[GOAL]: Find "What is the actual" in the data, then restate the line it sits in and every later line word for word, ending with the last line.

[DATASET CONTENT]:
········

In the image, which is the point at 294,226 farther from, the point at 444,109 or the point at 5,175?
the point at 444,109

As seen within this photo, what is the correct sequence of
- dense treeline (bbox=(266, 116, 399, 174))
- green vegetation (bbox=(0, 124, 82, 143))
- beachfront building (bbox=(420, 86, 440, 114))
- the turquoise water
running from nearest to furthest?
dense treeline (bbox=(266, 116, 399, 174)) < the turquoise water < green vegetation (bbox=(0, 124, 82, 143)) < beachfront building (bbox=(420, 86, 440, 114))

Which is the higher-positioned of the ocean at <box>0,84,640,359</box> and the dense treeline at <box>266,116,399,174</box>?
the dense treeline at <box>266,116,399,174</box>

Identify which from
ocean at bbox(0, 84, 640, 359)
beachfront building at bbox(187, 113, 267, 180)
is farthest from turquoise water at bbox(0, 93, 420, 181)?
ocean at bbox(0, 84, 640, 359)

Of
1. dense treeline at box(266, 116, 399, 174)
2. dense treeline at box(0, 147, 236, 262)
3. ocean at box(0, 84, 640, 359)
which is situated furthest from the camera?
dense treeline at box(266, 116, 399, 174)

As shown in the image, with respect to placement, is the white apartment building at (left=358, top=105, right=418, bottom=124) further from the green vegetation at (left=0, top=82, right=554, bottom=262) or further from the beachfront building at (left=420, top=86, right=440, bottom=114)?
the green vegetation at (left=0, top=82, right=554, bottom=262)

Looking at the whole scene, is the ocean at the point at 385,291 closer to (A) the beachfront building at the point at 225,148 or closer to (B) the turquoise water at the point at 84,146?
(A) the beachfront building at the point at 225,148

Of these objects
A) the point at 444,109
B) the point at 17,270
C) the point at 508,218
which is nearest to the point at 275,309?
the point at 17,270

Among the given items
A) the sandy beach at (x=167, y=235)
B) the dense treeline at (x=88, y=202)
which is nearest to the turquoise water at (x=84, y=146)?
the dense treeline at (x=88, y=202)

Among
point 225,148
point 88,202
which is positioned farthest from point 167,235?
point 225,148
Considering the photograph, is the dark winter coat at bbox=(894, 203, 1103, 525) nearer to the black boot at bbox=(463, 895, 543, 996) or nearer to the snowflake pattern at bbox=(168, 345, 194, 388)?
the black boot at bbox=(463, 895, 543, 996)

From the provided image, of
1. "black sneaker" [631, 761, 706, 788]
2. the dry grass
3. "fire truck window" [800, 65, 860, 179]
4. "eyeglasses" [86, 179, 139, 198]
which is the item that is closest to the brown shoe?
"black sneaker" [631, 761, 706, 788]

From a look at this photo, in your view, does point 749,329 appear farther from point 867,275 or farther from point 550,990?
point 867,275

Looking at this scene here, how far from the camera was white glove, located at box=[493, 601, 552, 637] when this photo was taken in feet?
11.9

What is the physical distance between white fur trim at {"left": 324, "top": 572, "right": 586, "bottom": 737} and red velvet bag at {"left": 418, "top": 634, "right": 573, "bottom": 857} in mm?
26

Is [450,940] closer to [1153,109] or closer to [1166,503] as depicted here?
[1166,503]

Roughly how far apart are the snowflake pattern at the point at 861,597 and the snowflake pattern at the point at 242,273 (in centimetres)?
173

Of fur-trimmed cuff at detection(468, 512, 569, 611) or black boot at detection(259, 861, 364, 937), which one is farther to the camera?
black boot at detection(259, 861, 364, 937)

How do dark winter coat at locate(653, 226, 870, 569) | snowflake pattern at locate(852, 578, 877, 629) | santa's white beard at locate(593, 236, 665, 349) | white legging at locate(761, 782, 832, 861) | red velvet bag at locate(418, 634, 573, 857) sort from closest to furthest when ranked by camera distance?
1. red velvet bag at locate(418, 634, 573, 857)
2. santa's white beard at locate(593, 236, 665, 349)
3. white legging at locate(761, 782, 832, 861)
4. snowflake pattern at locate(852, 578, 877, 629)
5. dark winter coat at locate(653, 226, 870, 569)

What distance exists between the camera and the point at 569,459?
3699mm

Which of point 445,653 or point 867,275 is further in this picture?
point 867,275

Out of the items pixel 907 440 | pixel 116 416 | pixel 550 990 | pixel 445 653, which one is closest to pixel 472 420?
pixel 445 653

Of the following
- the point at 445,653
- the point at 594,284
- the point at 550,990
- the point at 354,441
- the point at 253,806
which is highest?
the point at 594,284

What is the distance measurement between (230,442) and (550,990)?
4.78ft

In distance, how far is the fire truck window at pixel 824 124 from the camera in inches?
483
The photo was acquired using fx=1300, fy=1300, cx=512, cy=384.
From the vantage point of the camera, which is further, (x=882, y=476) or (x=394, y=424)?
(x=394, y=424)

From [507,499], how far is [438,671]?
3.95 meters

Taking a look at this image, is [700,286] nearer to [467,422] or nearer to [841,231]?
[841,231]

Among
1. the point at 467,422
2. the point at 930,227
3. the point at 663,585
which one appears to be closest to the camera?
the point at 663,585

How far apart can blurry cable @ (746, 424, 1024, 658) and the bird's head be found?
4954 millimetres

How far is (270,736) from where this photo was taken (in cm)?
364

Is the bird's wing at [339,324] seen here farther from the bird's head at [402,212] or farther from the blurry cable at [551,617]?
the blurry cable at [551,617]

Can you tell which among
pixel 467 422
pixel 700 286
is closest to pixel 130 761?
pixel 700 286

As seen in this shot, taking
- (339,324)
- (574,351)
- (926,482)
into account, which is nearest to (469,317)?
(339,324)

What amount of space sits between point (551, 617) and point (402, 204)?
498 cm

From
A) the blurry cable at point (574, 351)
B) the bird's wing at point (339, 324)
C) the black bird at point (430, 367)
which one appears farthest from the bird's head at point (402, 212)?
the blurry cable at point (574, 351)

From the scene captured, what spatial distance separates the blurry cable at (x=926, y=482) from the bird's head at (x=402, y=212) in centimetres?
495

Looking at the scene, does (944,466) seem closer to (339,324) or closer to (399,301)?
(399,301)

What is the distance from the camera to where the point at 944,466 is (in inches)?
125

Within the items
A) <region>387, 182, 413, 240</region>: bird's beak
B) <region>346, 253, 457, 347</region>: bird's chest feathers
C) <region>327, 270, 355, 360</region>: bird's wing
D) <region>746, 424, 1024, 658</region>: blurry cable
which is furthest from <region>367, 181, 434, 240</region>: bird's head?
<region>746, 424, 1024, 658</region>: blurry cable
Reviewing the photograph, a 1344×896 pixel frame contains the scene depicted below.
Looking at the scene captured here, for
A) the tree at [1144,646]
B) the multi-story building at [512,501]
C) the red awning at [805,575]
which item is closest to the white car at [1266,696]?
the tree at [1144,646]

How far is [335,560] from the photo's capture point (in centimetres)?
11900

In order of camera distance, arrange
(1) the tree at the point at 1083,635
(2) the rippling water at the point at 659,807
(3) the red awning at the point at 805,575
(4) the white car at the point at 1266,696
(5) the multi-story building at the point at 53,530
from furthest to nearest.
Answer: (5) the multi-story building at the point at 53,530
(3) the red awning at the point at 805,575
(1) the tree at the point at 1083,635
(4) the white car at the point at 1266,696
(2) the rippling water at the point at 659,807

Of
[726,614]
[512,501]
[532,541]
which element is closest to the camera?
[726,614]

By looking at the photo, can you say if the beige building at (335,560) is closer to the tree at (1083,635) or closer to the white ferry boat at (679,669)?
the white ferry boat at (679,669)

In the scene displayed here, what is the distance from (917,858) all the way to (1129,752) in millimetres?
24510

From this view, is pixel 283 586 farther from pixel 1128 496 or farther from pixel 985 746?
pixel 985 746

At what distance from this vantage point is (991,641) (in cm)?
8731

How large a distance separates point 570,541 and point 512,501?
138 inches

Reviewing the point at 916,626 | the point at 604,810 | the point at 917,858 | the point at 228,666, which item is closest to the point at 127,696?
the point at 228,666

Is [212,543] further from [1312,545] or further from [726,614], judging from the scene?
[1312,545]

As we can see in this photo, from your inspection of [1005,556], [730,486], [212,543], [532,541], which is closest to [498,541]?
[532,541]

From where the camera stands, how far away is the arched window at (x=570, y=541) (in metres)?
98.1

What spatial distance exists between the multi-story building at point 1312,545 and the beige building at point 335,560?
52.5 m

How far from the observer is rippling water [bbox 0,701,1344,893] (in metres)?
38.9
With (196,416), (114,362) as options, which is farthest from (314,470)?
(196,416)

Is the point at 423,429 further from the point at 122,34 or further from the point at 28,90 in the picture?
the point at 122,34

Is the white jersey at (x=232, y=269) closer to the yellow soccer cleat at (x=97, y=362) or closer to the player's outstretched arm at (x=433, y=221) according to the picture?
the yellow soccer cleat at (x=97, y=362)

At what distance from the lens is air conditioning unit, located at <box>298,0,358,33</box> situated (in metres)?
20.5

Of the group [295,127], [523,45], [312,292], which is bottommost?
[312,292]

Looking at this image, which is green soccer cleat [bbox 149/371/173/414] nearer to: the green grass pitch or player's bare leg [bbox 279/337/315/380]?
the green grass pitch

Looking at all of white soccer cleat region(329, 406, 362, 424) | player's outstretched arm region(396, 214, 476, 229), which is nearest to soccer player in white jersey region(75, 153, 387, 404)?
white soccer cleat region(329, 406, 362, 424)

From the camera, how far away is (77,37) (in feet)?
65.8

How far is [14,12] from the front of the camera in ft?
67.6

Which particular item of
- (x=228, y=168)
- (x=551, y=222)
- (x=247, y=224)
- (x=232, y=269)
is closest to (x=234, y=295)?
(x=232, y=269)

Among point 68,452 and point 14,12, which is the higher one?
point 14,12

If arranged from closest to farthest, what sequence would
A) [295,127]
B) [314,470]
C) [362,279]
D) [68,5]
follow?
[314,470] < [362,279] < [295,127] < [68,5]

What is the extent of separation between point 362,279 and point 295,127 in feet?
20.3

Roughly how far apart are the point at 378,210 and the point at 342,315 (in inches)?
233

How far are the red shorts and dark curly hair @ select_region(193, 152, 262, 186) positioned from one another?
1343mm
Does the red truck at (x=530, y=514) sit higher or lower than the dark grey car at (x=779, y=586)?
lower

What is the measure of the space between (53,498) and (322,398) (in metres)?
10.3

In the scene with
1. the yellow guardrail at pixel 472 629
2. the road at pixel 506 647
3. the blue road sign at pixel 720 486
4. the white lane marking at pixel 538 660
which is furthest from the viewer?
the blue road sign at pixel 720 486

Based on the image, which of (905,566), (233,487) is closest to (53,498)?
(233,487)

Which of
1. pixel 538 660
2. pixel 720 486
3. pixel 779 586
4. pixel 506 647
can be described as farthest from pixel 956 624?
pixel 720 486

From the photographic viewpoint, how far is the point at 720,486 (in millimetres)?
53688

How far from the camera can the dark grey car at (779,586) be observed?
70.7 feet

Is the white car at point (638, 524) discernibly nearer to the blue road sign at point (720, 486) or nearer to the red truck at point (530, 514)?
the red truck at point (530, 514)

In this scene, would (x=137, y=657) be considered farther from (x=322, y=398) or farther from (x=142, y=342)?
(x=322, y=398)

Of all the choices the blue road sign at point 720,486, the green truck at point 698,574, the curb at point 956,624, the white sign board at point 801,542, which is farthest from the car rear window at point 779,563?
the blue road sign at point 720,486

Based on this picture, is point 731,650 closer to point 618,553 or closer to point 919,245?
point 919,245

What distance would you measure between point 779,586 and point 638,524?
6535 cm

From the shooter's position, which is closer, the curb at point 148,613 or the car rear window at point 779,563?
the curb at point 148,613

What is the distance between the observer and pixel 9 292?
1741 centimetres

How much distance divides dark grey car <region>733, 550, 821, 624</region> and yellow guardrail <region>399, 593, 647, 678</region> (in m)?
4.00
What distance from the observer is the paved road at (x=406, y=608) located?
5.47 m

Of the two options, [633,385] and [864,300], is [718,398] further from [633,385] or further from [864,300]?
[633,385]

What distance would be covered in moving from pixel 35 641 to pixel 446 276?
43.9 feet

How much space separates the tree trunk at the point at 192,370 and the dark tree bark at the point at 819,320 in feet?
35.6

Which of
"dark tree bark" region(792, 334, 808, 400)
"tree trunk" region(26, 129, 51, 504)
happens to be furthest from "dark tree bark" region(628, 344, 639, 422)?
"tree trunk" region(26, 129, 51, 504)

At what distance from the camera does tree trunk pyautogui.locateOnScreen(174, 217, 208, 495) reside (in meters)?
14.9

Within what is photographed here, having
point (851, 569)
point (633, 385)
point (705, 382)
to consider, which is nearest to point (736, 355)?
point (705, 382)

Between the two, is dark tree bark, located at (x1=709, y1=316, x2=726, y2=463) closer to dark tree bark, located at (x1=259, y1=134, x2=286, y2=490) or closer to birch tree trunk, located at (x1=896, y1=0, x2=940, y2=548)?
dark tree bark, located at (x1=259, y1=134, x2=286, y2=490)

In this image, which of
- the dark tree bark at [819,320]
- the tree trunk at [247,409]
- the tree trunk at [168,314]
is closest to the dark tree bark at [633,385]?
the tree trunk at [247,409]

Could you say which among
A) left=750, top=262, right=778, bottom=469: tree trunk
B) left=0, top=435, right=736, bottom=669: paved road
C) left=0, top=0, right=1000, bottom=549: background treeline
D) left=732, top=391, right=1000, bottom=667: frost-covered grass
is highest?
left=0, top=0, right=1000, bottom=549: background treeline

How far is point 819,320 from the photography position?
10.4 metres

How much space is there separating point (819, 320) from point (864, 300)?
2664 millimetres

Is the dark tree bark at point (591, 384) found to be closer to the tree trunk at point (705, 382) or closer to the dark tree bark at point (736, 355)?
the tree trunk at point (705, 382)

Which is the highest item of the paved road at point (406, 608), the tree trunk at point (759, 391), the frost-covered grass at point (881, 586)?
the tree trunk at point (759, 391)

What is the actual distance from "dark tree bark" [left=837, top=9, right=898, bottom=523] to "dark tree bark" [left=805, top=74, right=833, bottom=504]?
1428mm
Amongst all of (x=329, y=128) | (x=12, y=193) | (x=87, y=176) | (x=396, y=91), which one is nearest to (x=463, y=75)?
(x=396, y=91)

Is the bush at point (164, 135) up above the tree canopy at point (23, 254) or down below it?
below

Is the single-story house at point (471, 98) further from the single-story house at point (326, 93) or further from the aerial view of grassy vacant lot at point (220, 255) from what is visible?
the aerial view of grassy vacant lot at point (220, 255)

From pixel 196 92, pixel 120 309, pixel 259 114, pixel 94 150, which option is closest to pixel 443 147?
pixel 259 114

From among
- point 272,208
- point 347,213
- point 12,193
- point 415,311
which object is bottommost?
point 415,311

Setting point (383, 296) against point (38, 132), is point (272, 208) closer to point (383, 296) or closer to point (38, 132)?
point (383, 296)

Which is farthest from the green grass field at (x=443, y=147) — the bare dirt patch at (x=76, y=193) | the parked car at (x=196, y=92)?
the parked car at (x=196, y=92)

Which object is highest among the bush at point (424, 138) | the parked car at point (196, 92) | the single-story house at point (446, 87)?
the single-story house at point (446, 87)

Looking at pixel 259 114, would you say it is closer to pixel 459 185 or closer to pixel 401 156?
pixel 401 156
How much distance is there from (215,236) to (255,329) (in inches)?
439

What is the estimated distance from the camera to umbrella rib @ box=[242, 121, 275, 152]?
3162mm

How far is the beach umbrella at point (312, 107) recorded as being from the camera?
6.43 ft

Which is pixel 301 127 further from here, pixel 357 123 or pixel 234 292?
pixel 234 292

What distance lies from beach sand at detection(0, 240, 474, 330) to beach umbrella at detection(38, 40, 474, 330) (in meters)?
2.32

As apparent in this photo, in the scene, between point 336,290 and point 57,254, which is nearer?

········

[RESPONSE TO THE EXERCISE]:
What is the actual distance from "dark tree bark" [left=837, top=9, right=898, bottom=523] to "dark tree bark" [left=805, top=74, right=833, bottom=504]?
1428mm
Amongst all of (x=329, y=128) | (x=12, y=193) | (x=87, y=176) | (x=396, y=91), which one is nearest to (x=463, y=75)?
(x=396, y=91)

Is the bush at point (164, 135) up above the tree canopy at point (23, 254) or down below it?
below

Is the single-story house at point (471, 98) further from the single-story house at point (326, 93) or further from the aerial view of grassy vacant lot at point (220, 255) from what is visible?
the aerial view of grassy vacant lot at point (220, 255)

From pixel 196 92, pixel 120 309, pixel 259 114, pixel 94 150, which option is closest to pixel 443 147?
pixel 259 114

From among
- point 272,208
- point 347,213
- point 12,193
- point 415,311
which object is bottommost?
point 415,311

Setting point (383, 296) against point (38, 132), is point (272, 208) closer to point (383, 296) or closer to point (38, 132)?
point (383, 296)

Which is farthest from the green grass field at (x=443, y=147) — the bare dirt patch at (x=76, y=193) | the parked car at (x=196, y=92)?
the parked car at (x=196, y=92)

Which object is highest among the bush at point (424, 138) | the parked car at point (196, 92) | the single-story house at point (446, 87)?
the single-story house at point (446, 87)

Looking at pixel 259 114, would you say it is closer to pixel 459 185 or closer to pixel 401 156?
pixel 401 156
How much distance is there from (215,236) to (255,329) (in inches)?
439

What is the estimated distance from the camera to umbrella rib @ box=[242, 121, 275, 152]?
3162mm

How far is the beach umbrella at point (312, 107) recorded as being from the camera?
6.43 ft

Which is pixel 301 127 further from here, pixel 357 123 or pixel 234 292?
pixel 234 292

What distance lies from beach sand at detection(0, 240, 474, 330) to beach umbrella at detection(38, 40, 474, 330) (in meters)?
2.32

As apparent in this photo, in the scene, between point 336,290 and point 57,254, which is nearer?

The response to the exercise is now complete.